▶ _Documento_:
● ● ● ● ● ● ●
Il Malato oggi sopporta pazientemente, vittima della sua fede calcistica, subisce ogni tipo di angheria, sempre e per sempre dalla stessa parte della sua squadra del cuore. E così può capitare di trovarsi catapultato di giovedì, complice la Conference League, in mete improbabili dal gusto tutt’altro che esotico, per assistere a partite in terra cipriota, norvegese o, se vi aggrada, lituana, tanto per citare alcune delle nazioni partecipanti.

Tante volte vittima e spettatore privilegiato di questo spettacolo, mi domando: ma qualcuno ha chiesto ai tifosi?

Qualcuno ha chiesto se davvero sognavano un calcio con in campo le maglie con il numero 77, 99, 14, anziché la classica numerazione da uno a undici? Qualcuno ha chiesto ai tifosi se davvero sono entusiasti di esultare per un gol della propria squadra del cuore anche dopo due minuti in attesa del responso VAR?

Avete immaginato che forse per un tifoso lasciare il proprio stadio in nome del “Dio Business” forse non è esattamente una grande Idea?
● ● ● ● ● ● ●
▶ _Il tuo obiettivo_:
Rispondi alle domande seguenti basandoti sul testo sul tifo calcistico.
(a) Quale competizione porta il Malato a viaggiare di giovedì verso mete improbabili?
(b) Quali numeri di maglia vengono citati in contrapposizione alla classica numerazione da uno a undici?
(c) Quanto dura l'attesa del responso VAR menzionata nel testo?
● ● ● ● ● ● ●
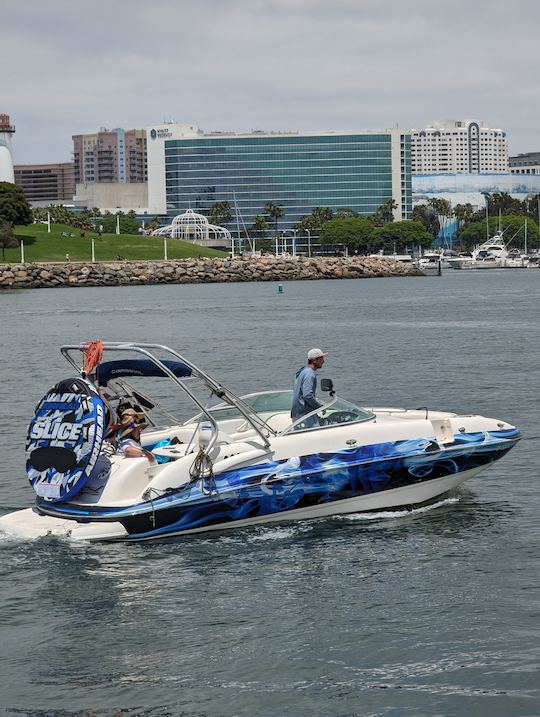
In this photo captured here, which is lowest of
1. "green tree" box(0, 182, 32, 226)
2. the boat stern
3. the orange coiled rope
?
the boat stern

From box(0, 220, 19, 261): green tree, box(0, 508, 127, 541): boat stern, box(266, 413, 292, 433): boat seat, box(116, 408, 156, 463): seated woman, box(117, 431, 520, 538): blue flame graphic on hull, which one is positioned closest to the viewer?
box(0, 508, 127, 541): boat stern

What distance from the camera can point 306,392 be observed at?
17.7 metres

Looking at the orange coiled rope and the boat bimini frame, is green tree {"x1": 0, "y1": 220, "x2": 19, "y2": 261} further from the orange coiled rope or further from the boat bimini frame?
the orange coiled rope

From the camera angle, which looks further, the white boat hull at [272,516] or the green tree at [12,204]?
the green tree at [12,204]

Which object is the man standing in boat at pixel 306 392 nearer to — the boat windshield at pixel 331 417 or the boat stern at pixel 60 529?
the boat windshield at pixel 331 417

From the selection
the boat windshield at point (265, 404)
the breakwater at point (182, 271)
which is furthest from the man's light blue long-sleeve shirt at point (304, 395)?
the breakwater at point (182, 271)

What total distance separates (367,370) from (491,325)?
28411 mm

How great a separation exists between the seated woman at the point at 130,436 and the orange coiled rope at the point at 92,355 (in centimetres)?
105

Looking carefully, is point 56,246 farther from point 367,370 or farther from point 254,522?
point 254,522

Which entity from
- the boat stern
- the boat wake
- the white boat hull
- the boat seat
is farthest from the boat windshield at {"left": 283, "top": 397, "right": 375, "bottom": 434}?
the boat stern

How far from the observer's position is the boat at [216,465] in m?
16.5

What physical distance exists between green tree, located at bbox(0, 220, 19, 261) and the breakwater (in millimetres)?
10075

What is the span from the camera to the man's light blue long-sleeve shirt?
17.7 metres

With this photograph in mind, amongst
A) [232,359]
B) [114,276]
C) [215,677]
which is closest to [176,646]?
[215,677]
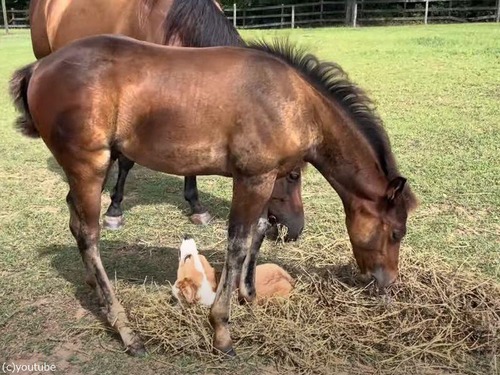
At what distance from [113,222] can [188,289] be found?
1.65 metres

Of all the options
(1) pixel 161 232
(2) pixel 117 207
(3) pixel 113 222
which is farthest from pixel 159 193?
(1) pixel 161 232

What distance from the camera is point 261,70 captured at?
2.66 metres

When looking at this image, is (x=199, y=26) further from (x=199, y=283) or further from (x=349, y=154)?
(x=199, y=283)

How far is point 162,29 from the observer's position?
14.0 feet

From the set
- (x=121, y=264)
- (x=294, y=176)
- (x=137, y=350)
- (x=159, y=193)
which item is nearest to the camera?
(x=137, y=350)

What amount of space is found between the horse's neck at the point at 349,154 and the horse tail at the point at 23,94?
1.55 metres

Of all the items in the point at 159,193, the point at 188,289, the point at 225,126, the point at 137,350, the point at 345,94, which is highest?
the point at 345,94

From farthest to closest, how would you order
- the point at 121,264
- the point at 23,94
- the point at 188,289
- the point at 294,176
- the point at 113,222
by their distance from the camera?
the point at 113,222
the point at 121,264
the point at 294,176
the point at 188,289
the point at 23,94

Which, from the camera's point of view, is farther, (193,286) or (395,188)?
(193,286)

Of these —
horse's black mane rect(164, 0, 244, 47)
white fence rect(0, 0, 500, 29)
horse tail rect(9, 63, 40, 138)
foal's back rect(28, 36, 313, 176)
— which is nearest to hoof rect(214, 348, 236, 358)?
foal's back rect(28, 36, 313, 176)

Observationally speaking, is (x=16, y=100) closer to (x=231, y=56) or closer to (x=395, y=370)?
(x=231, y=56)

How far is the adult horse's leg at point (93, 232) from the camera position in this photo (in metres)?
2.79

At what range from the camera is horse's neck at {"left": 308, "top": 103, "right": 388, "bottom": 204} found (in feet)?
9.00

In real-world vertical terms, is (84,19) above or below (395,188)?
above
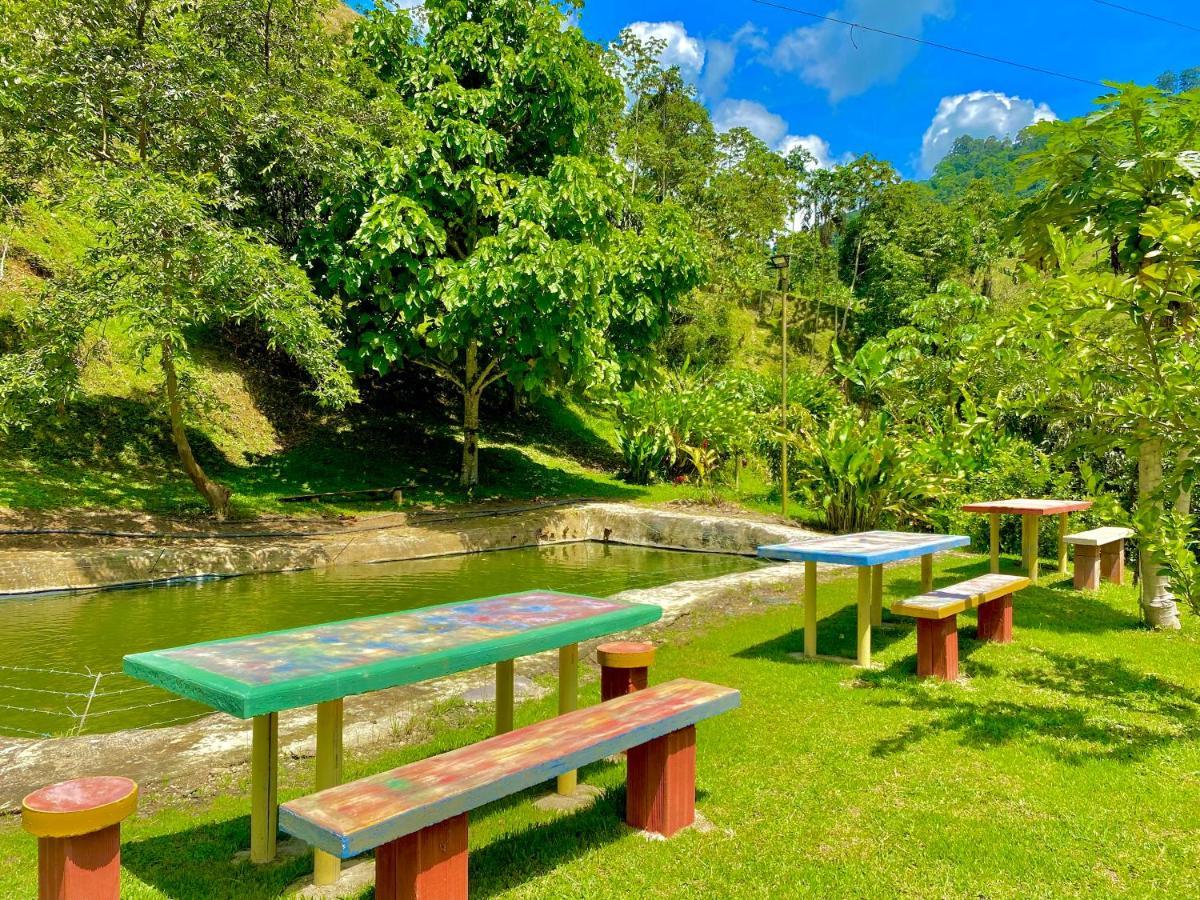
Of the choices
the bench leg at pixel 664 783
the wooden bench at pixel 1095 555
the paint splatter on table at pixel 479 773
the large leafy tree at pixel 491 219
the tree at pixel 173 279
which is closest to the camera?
● ● ● ● ● ● ●
▶ _Soluzione_:
(a) La Conference League.
(b) I numeri 77, 99 e 14.
(c) Due minuti.